== Dataset rows ==
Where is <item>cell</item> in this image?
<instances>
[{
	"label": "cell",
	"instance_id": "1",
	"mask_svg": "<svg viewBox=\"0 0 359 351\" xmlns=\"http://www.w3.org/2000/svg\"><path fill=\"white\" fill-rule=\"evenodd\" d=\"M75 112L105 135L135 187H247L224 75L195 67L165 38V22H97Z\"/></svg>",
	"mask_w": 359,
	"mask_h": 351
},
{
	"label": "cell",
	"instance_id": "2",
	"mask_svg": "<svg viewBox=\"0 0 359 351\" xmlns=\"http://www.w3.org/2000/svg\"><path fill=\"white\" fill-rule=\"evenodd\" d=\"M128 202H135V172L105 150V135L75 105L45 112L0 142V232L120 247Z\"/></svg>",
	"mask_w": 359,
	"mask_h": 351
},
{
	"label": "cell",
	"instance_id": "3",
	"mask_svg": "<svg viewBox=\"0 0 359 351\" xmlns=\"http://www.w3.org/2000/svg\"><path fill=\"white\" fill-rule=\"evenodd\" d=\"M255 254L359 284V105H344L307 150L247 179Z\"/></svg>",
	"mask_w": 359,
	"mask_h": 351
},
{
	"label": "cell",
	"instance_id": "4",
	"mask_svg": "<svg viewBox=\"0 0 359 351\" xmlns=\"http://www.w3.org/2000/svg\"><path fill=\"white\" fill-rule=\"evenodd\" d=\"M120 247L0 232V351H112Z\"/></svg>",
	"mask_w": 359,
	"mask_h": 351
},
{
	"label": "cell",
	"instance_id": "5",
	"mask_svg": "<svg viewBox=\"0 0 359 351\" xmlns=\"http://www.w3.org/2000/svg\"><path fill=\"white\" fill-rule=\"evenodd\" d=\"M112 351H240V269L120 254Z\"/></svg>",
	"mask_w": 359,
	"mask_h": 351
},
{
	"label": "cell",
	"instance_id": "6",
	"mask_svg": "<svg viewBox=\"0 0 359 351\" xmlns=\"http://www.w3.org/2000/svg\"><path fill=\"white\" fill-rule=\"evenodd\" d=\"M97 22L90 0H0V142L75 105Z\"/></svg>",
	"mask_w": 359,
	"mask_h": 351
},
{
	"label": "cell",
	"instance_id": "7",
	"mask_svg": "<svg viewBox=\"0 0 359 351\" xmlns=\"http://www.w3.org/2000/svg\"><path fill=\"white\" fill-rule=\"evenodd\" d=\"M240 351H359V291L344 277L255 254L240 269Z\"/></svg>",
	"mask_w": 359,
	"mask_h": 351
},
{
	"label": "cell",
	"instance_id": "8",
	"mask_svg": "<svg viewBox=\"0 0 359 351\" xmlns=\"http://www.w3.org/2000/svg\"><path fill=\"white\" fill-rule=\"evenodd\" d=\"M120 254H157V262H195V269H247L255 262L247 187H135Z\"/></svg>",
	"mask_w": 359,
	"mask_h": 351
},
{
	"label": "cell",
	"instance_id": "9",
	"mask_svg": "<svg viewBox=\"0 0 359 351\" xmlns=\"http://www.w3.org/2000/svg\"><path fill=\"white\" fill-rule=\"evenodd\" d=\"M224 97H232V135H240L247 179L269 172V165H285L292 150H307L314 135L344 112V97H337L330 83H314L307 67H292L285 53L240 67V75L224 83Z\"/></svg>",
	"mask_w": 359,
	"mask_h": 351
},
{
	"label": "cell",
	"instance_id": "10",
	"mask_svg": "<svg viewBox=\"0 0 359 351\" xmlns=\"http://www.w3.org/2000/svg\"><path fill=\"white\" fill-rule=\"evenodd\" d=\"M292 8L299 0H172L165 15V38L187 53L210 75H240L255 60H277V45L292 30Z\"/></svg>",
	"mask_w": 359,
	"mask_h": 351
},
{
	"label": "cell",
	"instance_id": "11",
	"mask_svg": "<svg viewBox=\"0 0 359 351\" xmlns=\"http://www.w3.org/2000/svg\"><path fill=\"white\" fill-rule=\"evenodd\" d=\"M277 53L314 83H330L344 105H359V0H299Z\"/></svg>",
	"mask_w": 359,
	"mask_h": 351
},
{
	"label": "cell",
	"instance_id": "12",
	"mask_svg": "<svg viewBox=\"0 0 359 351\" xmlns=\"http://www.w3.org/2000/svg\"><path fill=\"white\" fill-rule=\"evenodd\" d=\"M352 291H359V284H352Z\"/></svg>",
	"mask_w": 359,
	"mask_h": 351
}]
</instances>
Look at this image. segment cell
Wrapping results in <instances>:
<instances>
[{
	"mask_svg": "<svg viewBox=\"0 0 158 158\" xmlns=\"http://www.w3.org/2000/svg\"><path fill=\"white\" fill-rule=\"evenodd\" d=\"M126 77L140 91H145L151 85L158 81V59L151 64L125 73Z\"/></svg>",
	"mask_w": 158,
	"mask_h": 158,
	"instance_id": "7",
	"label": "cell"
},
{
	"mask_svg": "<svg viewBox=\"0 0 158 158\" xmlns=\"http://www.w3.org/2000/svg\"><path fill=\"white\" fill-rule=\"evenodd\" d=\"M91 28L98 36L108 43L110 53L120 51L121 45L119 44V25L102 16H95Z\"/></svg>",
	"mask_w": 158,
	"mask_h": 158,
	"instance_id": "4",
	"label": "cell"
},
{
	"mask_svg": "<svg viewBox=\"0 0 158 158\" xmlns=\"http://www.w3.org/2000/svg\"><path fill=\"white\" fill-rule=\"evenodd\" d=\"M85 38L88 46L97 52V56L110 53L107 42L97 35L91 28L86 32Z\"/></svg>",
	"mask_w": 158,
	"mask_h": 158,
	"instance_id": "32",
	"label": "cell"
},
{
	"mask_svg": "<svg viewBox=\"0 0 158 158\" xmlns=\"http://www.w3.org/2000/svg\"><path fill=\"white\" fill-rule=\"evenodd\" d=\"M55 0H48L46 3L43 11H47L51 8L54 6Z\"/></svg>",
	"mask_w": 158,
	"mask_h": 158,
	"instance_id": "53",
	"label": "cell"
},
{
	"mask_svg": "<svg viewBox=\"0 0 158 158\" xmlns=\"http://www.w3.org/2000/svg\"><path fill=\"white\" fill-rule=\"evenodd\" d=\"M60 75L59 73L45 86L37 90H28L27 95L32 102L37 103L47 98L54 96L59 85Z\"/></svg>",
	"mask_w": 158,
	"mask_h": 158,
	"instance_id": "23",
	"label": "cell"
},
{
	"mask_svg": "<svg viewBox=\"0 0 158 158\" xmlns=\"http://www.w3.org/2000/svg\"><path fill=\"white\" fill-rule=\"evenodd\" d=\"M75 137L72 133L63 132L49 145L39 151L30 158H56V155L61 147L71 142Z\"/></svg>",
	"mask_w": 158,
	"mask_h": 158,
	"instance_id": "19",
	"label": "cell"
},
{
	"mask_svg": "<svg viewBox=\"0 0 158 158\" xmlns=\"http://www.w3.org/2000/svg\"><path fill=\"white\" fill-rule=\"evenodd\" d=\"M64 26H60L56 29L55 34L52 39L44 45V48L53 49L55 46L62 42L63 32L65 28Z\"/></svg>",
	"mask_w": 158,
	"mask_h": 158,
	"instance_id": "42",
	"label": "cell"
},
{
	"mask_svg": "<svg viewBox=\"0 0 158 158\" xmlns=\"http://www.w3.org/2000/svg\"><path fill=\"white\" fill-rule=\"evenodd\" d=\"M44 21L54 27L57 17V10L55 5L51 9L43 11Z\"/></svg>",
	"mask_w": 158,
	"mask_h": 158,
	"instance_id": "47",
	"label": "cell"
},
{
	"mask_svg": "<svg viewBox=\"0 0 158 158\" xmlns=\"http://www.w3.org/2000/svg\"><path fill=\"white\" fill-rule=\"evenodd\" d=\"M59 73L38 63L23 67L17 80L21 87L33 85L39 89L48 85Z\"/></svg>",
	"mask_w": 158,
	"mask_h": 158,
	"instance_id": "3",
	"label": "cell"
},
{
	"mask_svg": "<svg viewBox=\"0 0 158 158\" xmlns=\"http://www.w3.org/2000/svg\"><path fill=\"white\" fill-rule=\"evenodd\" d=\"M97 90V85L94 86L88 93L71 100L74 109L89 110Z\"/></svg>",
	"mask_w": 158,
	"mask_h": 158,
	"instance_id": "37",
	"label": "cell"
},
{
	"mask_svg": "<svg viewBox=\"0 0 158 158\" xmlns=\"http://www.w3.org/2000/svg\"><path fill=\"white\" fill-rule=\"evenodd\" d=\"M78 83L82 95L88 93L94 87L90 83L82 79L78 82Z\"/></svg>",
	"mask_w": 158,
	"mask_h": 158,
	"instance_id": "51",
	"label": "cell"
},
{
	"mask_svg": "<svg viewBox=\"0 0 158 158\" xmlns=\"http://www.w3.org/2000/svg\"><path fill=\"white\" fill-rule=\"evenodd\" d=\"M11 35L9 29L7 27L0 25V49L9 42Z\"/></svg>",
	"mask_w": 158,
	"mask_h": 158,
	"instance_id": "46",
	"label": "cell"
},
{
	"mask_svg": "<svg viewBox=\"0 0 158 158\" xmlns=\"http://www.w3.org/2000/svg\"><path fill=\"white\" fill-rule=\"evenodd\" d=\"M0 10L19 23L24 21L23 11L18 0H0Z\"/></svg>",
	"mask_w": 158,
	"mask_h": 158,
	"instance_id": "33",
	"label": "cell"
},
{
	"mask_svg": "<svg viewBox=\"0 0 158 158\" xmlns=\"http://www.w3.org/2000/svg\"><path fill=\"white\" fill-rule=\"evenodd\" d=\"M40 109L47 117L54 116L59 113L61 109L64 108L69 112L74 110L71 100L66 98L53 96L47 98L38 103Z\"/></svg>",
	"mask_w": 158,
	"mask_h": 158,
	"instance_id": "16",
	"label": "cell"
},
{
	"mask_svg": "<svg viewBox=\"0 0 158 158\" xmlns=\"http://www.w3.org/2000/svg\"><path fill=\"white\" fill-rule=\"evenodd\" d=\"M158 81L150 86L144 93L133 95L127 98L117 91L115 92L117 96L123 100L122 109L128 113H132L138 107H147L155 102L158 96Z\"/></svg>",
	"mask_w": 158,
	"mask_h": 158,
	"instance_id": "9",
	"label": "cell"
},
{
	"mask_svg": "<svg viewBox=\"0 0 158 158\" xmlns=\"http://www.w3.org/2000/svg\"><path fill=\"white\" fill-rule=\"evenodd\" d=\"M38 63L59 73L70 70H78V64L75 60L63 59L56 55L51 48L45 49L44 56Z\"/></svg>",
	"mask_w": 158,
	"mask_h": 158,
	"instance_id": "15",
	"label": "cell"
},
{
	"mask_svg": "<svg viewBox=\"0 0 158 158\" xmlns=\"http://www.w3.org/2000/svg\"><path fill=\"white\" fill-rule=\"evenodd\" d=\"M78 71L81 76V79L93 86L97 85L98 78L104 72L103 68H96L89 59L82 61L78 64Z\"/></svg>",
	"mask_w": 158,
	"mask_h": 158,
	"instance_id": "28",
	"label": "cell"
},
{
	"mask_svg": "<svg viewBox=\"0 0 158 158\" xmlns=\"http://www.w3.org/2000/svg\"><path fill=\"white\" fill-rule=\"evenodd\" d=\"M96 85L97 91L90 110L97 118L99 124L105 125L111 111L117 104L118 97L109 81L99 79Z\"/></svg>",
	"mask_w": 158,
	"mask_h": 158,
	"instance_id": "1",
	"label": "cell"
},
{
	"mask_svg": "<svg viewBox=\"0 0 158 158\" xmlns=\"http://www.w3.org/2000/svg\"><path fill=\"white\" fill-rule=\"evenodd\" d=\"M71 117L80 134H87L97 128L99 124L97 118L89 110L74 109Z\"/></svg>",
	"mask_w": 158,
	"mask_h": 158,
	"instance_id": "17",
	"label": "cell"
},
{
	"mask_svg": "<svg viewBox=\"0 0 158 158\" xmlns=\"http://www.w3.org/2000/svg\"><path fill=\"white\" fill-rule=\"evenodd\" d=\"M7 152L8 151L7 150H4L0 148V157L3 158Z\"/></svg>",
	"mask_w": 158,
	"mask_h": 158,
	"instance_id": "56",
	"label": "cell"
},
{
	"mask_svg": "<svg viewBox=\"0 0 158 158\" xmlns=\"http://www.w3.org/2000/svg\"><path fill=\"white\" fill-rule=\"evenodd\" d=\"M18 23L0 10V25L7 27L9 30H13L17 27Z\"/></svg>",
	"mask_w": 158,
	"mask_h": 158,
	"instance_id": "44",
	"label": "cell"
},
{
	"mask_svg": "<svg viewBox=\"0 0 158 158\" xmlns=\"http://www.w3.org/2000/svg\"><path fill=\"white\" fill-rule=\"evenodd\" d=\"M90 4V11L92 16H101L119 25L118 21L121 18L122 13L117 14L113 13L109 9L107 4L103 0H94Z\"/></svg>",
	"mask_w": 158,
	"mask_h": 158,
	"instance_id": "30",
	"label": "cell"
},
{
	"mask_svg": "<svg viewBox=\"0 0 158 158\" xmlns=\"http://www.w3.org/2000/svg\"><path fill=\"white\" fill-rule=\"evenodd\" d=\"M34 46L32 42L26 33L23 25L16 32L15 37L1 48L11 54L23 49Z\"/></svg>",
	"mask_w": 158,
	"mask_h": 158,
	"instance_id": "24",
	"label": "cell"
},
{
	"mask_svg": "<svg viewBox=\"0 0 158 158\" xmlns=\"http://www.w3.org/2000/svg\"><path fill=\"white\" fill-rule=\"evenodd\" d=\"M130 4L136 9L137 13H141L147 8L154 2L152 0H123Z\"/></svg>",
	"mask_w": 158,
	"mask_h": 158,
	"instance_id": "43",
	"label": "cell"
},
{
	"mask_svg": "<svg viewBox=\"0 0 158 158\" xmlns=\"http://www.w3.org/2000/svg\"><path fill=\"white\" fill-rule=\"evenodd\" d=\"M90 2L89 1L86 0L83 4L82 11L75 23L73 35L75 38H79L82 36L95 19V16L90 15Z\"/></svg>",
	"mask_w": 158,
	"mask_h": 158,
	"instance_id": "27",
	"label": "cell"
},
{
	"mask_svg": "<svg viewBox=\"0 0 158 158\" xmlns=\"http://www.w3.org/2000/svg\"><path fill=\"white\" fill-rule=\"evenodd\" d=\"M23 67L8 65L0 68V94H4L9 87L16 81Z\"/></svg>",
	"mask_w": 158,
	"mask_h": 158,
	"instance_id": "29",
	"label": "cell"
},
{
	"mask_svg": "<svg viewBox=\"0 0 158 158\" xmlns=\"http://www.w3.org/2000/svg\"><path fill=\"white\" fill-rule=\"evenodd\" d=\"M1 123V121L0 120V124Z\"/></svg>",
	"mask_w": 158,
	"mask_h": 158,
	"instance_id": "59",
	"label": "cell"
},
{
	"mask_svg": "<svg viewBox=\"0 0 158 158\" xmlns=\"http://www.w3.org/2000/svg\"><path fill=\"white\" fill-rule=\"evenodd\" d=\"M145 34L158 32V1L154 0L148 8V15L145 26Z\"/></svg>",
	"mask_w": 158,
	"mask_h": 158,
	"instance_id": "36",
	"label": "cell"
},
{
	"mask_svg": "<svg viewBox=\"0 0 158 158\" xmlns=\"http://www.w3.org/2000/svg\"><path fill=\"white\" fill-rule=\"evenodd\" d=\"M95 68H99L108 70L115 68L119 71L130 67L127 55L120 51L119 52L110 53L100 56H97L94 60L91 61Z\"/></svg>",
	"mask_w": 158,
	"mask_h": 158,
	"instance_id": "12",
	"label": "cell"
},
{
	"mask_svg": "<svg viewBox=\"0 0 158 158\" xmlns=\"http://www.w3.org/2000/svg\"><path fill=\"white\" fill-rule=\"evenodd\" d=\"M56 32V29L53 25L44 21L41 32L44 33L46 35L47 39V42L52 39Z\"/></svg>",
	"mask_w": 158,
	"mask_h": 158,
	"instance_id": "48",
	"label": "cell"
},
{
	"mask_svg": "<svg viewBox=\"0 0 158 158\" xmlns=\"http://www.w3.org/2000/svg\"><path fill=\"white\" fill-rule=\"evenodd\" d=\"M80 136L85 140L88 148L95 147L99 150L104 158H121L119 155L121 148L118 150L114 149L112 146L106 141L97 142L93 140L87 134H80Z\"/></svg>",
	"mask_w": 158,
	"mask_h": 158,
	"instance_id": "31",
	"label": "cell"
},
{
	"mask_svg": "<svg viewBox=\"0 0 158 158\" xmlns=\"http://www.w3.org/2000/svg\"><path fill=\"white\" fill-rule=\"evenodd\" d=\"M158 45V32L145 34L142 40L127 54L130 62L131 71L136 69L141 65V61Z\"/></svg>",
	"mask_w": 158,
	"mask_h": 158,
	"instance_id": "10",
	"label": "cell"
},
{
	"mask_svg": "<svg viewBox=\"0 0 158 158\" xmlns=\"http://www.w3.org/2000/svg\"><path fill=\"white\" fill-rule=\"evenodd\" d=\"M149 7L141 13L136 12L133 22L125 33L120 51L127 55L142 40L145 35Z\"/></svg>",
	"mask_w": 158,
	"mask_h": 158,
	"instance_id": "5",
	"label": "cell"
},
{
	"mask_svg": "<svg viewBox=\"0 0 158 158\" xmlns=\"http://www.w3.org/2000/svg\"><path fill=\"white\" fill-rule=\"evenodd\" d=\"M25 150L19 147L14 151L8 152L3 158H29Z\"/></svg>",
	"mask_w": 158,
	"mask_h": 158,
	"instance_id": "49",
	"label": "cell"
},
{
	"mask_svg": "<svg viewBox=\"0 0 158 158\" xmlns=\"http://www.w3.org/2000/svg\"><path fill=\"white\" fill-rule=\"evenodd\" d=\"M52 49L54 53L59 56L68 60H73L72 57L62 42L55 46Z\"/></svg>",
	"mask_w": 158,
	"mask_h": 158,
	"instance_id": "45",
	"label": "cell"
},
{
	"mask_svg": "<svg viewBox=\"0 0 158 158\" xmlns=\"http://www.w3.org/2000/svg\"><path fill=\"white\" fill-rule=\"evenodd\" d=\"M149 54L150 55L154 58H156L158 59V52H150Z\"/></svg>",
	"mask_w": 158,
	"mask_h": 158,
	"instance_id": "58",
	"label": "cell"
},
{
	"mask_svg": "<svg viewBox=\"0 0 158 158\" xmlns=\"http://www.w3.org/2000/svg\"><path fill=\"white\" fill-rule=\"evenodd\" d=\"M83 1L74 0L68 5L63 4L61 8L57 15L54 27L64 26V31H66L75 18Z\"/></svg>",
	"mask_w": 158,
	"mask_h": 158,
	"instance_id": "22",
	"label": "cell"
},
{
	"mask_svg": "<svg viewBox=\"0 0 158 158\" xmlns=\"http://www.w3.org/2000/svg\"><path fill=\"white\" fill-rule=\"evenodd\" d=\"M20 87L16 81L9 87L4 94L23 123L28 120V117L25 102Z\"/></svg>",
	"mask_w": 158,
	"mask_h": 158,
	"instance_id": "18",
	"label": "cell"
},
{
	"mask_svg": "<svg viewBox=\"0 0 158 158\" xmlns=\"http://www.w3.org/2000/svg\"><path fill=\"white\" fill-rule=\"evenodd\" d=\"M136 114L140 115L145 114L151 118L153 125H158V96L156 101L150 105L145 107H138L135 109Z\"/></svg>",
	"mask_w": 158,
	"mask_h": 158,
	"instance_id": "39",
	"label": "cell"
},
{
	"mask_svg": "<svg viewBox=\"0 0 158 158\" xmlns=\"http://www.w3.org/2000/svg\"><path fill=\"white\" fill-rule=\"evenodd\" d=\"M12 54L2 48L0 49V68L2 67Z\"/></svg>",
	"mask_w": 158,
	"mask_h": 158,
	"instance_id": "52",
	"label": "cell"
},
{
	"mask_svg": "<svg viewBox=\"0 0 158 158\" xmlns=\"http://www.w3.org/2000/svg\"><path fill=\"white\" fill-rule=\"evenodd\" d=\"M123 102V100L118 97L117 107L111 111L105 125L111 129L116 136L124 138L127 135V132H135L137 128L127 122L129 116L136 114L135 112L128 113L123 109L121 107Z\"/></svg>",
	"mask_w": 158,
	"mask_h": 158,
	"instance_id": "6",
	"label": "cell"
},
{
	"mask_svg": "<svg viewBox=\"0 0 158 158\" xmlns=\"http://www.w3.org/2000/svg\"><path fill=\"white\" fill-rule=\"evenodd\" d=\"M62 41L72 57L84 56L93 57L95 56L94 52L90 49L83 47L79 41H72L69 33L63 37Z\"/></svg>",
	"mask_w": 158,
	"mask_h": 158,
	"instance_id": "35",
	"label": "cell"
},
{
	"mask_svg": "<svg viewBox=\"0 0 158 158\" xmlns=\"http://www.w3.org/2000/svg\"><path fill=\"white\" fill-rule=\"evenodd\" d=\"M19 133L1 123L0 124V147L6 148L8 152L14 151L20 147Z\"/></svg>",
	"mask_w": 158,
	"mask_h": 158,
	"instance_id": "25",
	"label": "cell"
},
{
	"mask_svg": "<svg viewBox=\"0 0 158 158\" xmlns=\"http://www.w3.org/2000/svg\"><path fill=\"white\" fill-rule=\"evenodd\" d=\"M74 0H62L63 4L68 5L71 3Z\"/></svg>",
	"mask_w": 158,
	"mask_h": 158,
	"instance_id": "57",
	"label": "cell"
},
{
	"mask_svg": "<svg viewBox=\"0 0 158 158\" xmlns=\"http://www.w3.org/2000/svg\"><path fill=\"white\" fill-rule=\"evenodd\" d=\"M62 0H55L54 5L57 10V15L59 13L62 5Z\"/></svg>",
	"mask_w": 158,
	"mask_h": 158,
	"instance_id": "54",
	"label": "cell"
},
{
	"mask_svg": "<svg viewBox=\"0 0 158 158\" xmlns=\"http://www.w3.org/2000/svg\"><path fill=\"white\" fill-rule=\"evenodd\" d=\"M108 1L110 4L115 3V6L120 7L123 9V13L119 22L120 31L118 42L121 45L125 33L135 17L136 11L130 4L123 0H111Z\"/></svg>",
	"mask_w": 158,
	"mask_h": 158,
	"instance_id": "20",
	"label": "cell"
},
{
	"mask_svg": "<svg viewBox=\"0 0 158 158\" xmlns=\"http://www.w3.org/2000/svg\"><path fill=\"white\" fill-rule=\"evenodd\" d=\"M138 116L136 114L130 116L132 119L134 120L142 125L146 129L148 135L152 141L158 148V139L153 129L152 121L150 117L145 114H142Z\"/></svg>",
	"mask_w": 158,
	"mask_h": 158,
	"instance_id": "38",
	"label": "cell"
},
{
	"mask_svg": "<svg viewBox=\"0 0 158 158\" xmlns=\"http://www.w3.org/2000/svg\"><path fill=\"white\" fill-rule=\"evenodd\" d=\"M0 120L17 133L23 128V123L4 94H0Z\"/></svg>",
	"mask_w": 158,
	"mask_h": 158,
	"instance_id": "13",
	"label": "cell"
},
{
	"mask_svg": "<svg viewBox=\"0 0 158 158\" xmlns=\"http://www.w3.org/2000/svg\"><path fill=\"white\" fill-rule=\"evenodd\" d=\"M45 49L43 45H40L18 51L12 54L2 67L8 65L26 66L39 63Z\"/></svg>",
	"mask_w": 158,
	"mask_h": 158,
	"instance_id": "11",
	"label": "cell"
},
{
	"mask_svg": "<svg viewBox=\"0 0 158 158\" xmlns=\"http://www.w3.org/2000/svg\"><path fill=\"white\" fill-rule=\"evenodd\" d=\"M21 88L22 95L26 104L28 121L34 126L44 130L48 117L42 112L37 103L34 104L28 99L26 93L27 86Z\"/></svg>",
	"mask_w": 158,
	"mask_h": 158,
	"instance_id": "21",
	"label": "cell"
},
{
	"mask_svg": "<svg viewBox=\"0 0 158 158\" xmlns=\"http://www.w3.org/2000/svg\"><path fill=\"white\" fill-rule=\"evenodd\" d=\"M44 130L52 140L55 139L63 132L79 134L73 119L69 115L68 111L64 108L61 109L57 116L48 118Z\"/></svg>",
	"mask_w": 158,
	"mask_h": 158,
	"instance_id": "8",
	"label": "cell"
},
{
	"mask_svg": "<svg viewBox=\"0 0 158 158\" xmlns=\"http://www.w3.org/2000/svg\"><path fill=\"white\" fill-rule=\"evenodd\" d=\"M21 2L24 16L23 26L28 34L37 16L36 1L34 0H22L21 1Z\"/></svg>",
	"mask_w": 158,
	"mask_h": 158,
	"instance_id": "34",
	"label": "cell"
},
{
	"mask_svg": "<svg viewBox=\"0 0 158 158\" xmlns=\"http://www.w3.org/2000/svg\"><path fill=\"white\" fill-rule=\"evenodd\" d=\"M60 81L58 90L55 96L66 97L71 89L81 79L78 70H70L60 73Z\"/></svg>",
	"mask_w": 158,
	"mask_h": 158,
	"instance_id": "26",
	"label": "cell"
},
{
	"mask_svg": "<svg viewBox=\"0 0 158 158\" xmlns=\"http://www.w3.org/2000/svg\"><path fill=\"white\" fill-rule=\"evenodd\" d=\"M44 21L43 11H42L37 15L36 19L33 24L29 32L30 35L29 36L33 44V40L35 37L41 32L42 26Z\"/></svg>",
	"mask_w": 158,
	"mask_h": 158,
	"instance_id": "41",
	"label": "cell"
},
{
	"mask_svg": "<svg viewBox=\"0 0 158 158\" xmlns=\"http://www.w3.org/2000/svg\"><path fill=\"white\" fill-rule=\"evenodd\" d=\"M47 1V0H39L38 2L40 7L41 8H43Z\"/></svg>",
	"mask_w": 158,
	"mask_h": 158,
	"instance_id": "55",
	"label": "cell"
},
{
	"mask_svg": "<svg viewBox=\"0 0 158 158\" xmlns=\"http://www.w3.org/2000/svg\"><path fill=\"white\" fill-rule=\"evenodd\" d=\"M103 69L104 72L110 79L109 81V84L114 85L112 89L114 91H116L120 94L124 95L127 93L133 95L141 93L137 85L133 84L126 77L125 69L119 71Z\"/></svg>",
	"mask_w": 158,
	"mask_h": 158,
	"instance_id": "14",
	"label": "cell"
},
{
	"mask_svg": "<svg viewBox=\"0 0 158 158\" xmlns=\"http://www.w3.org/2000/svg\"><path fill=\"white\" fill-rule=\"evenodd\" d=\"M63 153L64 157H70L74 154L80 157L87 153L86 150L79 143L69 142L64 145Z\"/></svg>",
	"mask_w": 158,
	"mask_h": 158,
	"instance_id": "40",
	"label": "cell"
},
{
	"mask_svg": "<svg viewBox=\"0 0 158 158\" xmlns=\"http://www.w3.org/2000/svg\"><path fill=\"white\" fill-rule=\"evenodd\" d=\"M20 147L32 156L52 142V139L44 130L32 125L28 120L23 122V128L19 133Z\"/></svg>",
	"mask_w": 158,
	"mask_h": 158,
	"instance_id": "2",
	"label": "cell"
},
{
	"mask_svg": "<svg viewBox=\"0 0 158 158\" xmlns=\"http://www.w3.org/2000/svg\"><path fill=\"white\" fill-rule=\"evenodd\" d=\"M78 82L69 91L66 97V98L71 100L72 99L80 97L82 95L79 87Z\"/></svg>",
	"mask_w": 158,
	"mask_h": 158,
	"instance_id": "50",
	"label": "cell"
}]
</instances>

== Task brief ==
Reproduce the material from its first line through the line that contains "112L105 135L135 187H247L224", both included.

== Response to this exercise ==
Where is <item>cell</item> in this image?
<instances>
[{
	"label": "cell",
	"instance_id": "1",
	"mask_svg": "<svg viewBox=\"0 0 359 351\" xmlns=\"http://www.w3.org/2000/svg\"><path fill=\"white\" fill-rule=\"evenodd\" d=\"M75 112L105 135L135 187H247L224 75L195 67L165 38V22H97Z\"/></svg>",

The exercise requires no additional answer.